**TEXT SHOWN**
□ □ □ □ □
Britain could plan for the Queen’s death – but not for the risky tides of public feeling

Crowds at Buckingham Palace after the announcement of the Queen’s death, 8 September 2022
Crowds at Buckingham Palace after the announcement of the Queen’s death, 8 September 2022. Photograph: Antonio Olmos/The Observer

Queen Elizabeth II famously heard of her father’s death and her accession to the throne on a royal visit to Kenya. Preparing to return to London – “only a child”, Winston Churchill was privately fretting of the new monarch – her spoken thoughts were for the retinue who had accompanied her to Kenya. She told one lady-in-waiting: “I’ve ruined everybody’s trip.” As far as her father’s death and its vast consequences for the rest of her natural life were concerned, her husband’s private secretary thought “her feelings were deep, deep inside her”. And there they, and almost all her other feelings, would stay for the next seven decades.

The British people’s feelings are another matter. The country has a complex relationship with its emotions. I always think politicians and many of our institutions are most frightened of the public having emotions. Perhaps they have a vested interest in portraying emotions as a kind of weakness, lying as they do in some uncharted realm beyond their control. The display of emotions is frequently regarded as a defeat. They are something to which we “give in”. It suits many people for us not to do so. And yet, why? Is this in our interests or theirs? Maybe we already know the answer.

The emotional moment of the Queen’s death is only just beginning but will be far-reaching; its short-, medium- and long-term implications are fascinatingly – and for some, frighteningly – unpredictable. Not for everyone, of course – and there are many different emotions bubbling up. But the Queen’s long and constant chapter has closed at a moment of great uncertainty and gathering struggle for the country she reigned over for 70 years. It feels noteworthy that of her 15 prime ministers, four of them have turned up for audiences with her in the past six years alone. She was widely held to have embodied virtues whose absence in public life is increasingly evident. For some time, there has been a growing sense that the wheels are coming off all sorts of different machines – a feeling that we may not be watching the end of a season but the end of the whole series.

Will the emotion remain, in that telling phrase, “in its place”? The outpouring of emotion that followed the death of Diana was a landmark moment. In her lifetime, Diana had been regarded as a dangerous subversive for saying things like “I lead from the heart, not the head.” After her death, politicians and institutions looked at the display of emotion and appeared anxious to channel it appropriately, whatever that means. And, ultimately, to put a lid on it as soon as possible.
□ □ □ □ □
**SOURCE MATERIAL**
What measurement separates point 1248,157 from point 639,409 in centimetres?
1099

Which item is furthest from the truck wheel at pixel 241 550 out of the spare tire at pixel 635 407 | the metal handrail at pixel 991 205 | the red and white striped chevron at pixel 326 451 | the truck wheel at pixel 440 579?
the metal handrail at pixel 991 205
□ □ □ □ □
**WHAT THIS TASK INVOLVES**
Continue the article about Britain's public feeling after the Queen's death, picking up after its last sentence.

**RESULT OF THE TASK**
There is a very interesting Mass Observation paper that seeks to explore and caveat the idea that the nation in the wake of Diana’s death was “united in grief”, as the newspapers took daily pains to assure it. In those heady days, though people may now choose to forget it, the supposedly unemotional Queen and her family were cast as the villains. “SHOW US YOU CARE” was the Daily Express’s front-page order to the sovereign to leave off from comforting her bereaved grandsons at Balmoral and respond to public emotion. “A private crisis had become a public one,” wrote the historian Ben Pimlott, “even though nobody knew what it was about.” The Queen’s eventual return to London and public address to the nation was hailed as a victory for people power. As the Mirror had it: “YOU SPOKE, THEY LISTENED”. Or to put it in the parlance of our time: she sees you.

As the Mass Observation study shows, the true picture was more complicated, but the spectacle of mass grief – mass anger, mass hysteria, mass anything – had clearly spooked and unnerved many people. Thereafter, those who subsequently described public reactions to other events as a “Diana moment” sought to be disparaging, yet unwittingly conveyed a thinly disguised terror at the power of public emotions and where that sort of thing could end.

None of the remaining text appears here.